- **The exercise**
Repeat exactly the lines of the listing from the line containing "What is the spatial" through its last line, and nothing beyond them.

- **Data to process**
*-*-*
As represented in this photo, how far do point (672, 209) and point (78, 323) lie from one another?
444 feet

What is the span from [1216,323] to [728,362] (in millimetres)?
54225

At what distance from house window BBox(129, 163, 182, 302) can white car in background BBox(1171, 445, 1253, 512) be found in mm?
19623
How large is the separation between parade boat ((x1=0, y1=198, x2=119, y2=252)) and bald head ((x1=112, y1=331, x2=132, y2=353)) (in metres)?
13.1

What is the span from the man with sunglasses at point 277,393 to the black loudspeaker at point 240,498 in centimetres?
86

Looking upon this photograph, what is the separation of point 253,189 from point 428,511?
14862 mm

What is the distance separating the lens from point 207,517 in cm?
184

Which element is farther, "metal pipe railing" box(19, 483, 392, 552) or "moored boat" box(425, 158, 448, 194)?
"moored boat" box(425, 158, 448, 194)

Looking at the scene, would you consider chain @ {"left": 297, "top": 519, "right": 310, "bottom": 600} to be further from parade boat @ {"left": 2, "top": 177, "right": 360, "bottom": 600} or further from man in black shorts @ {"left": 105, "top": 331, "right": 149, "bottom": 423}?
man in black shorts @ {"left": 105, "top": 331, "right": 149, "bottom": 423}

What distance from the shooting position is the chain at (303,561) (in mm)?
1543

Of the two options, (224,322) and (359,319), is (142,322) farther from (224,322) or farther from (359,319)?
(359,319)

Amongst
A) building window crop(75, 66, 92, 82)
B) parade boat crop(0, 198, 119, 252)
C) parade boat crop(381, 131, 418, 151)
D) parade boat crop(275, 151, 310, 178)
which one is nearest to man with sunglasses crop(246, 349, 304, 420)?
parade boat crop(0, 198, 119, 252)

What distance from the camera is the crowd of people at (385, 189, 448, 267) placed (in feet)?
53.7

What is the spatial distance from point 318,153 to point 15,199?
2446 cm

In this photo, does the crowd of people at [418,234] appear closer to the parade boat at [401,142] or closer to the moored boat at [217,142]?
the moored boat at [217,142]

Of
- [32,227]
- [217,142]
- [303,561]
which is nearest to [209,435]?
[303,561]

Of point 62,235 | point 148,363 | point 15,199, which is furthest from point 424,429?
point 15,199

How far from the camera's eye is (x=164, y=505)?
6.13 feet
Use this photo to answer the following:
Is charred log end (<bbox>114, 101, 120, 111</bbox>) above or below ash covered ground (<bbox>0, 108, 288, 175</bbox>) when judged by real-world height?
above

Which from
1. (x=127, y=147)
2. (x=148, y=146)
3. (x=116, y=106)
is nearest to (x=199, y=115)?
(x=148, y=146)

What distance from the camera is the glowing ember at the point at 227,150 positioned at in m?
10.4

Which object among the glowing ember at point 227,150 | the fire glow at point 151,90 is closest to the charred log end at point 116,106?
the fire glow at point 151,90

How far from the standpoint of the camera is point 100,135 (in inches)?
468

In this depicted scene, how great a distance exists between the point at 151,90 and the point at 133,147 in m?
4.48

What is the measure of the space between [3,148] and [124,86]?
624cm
*-*-*
- **Solution to the exercise**
What is the spatial distance from point 318,153 to point 15,199?
2446 cm

In this photo, does the crowd of people at [418,234] appear closer to the parade boat at [401,142] or closer to the moored boat at [217,142]?
the moored boat at [217,142]

Of
- [32,227]
- [217,142]
- [303,561]
which is nearest to [209,435]?
[303,561]

Of point 62,235 | point 148,363 | point 15,199, which is furthest from point 424,429?
point 15,199

How far from the camera's eye is (x=164, y=505)?
6.13 feet
Use this photo to answer the following:
Is charred log end (<bbox>114, 101, 120, 111</bbox>) above or below ash covered ground (<bbox>0, 108, 288, 175</bbox>) when judged by real-world height?
above

Which from
1. (x=127, y=147)
2. (x=148, y=146)
3. (x=116, y=106)
is nearest to (x=199, y=115)?
(x=148, y=146)

What distance from the camera is the glowing ember at the point at 227,150 positioned at in m?
10.4

Which object among the glowing ember at point 227,150 | the fire glow at point 151,90 is closest to the charred log end at point 116,106?
the fire glow at point 151,90

How far from the standpoint of the camera is point 100,135 (in inches)?
468

In this depicted scene, how great a distance exists between the point at 151,90 and the point at 133,147 in m?
4.48

What is the measure of the space between [3,148] and [124,86]?
624cm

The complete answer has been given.